Transcribe exactly the lines below that begin at the line with "122 S Grand" and stop after the line with "14-Unit Apartment Building", leaving out every picture.

(Beginning of The input)

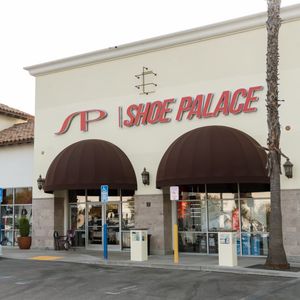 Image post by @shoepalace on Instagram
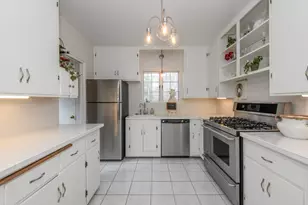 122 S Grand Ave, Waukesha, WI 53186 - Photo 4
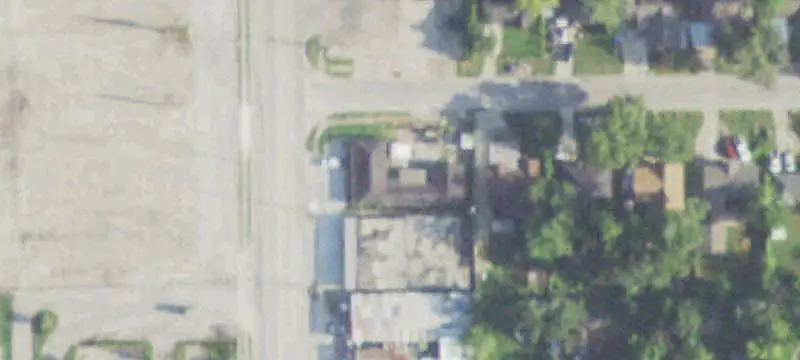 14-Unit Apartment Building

(End of The input)
(Beginning of The input)

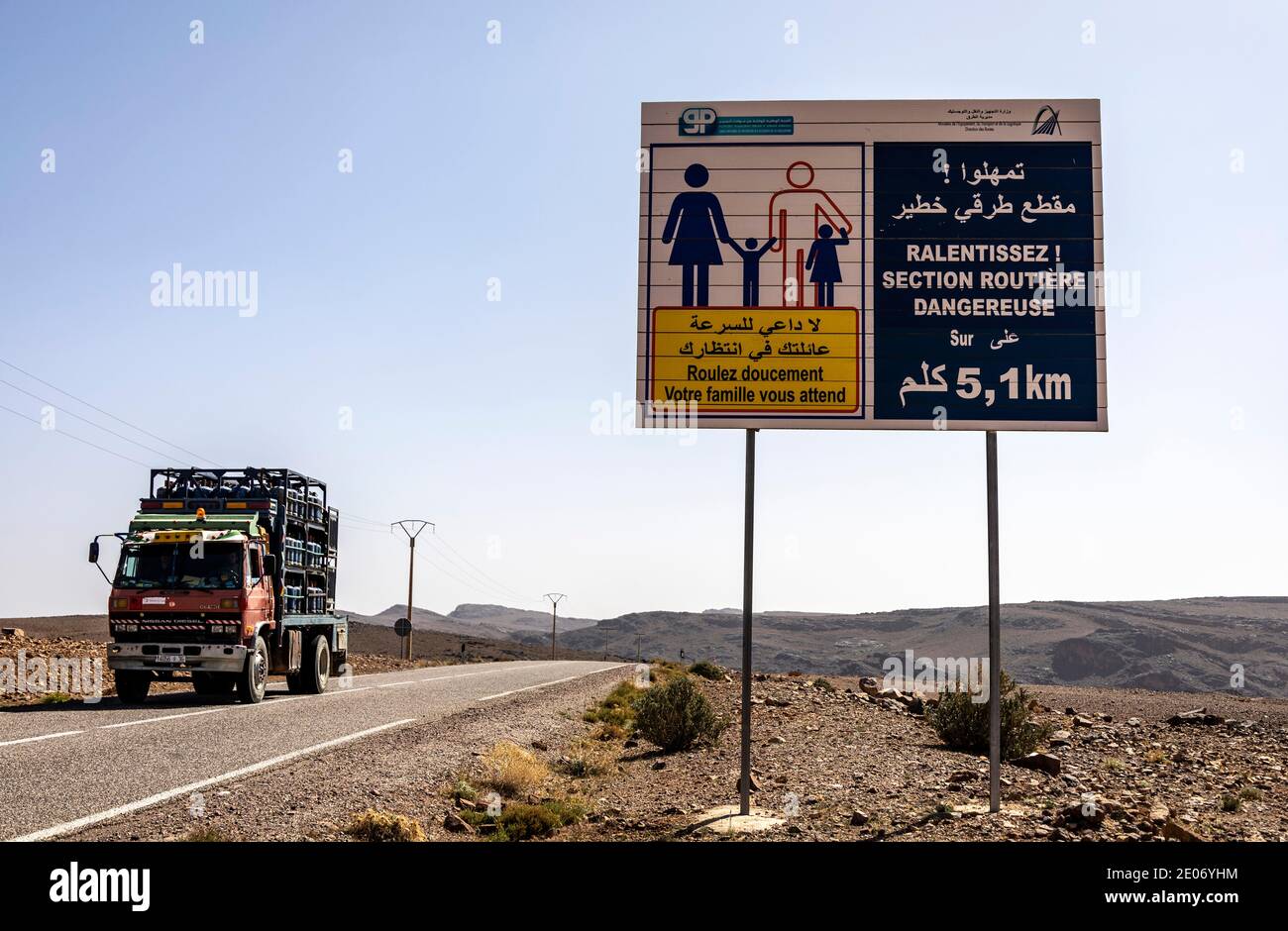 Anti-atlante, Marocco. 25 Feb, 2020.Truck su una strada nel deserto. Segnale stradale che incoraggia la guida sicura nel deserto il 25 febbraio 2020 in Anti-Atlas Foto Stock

(End of The input)

> **Expected answer**
 122 S Grand Ave, Waukesha, WI 53186 - Photo 4
 14-Unit Apartment Building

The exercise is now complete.